3 miesiące więzienia i 10 miesięcy ograniczenia wolności – taki wyrok usłyszał dziś Paweł G., który w czerwcu ubiegłego roku wszedł na oddział ginekologiczny sądeckiego szpitala, założył poszwę i udawał ginekologa. Za kraty jednak nie trafi, bo sąd na poczet kary zaliczył mu pobyt w areszcie.

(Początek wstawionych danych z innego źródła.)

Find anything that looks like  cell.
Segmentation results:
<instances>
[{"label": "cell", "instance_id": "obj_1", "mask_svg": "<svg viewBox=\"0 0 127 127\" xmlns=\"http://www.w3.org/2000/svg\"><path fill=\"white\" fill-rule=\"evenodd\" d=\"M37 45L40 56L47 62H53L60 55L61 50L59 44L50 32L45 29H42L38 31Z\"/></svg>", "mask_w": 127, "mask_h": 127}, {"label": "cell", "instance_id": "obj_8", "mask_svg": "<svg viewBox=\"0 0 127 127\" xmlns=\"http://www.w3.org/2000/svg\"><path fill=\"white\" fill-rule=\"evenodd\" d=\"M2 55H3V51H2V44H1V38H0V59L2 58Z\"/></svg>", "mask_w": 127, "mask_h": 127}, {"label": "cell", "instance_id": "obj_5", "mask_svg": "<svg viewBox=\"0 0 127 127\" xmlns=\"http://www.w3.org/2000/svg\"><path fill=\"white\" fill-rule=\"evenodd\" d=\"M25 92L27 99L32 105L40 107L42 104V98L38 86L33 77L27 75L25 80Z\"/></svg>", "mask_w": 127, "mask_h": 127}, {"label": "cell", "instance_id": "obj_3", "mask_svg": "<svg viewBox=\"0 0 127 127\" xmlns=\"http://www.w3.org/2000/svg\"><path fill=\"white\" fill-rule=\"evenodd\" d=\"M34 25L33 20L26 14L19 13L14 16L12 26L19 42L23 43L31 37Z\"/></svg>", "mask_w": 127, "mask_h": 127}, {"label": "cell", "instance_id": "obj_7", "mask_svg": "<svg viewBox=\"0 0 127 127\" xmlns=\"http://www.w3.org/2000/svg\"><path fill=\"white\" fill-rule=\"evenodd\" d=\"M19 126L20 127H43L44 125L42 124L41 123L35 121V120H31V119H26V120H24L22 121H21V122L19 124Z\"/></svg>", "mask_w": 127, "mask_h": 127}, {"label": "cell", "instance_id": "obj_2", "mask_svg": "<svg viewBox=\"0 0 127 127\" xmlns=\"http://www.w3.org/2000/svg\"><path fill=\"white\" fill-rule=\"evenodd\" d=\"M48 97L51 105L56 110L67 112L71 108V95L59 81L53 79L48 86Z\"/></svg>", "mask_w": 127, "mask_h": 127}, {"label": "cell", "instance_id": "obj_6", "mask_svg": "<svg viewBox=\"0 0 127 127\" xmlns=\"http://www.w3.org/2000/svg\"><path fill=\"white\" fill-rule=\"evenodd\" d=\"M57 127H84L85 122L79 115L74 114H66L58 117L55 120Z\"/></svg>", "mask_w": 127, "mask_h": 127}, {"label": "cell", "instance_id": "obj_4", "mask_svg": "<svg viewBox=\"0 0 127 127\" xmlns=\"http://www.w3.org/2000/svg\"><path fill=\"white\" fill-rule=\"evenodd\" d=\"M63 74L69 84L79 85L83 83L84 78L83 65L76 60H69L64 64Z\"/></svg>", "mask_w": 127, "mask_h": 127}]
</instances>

Wyrok w sprawie Pawła G. zapadł w piątek przed sądem w Nowym Sączu. Ten skazał mężczyznę na 3 miesiące więzienia, jednak na poczet kary zaliczył mu pobyt w areszcie. Musi też przez 12 miesięcy wykonywać prace społeczne w wymiarze 24 godzin miesięcznie. Do tego poniesie część kosztów sądowych w wysokości 4 tys. złotych.
Zarówno oskarżony, jak i jego obrońca, są zadowoleni z takiego wyroku.
- Nam zależało na wyroku takim, by klient nie trafił z powrotem do zakładu karnego – mówi Marcin Grzałka, obrońca oskarżonego. Jak dodał, wina jego klienta nie podlega wątpliwości, bo ten "od początku się przyznawał i wyrażał skruchę".
Poszwa wróci do szpitala
Sąd zapowiedział też, że poszwa, w którą ubrał się mężczyzna, wróci do placówki medycznej. Wcześniej była zabezpieczona jako dowód w sprawie.
Mężczyzna został skazany za zachowanie, którego dopuścił się w czerwcu ubiegłego roku na oddziale ginekologicznym sądeckiego szpitala. We wczesnych godzinach rannych wszedł na oddział i wybudził dwie pacjentki. Przestawił się kobietom jako lekarz i powiedział, że musi jej zbadać. - Następnie dopuścił się wobec tych kobiet, tak zwanych innych czynności seksualnych – tłumaczył Waldemar Starzak z prokuratury w Nowym Sączu.
"Będą spokojnie rodzić"
Mężczyzna miał uspokajać pacjentki, mówiąc im, że "będą spokojnie rodzić". Jedna z pacjentek zauważyła, że w wyglądzie mężczyzny "coś jest nie tak" i zaczęła krzyczeć. Ten, widząc jej reakcję, uciekł ze szpitala.
Mężczyzna został zatrzymany następnego dnia. Początkowo odmówił składania wyjaśnień Zatrzymany usłyszał zarzut dwukrotnego dopuszczenia się innej czynności seksualnej. Za to grozi nawet 8 lat więzienia.
Mężczyzna jest znany wymiarowi sprawiedliwości, był już wcześniej karany. Jednak, jak podkreślał Starzak, jego wcześniejsze czyny nie miały charakteru seksualnego.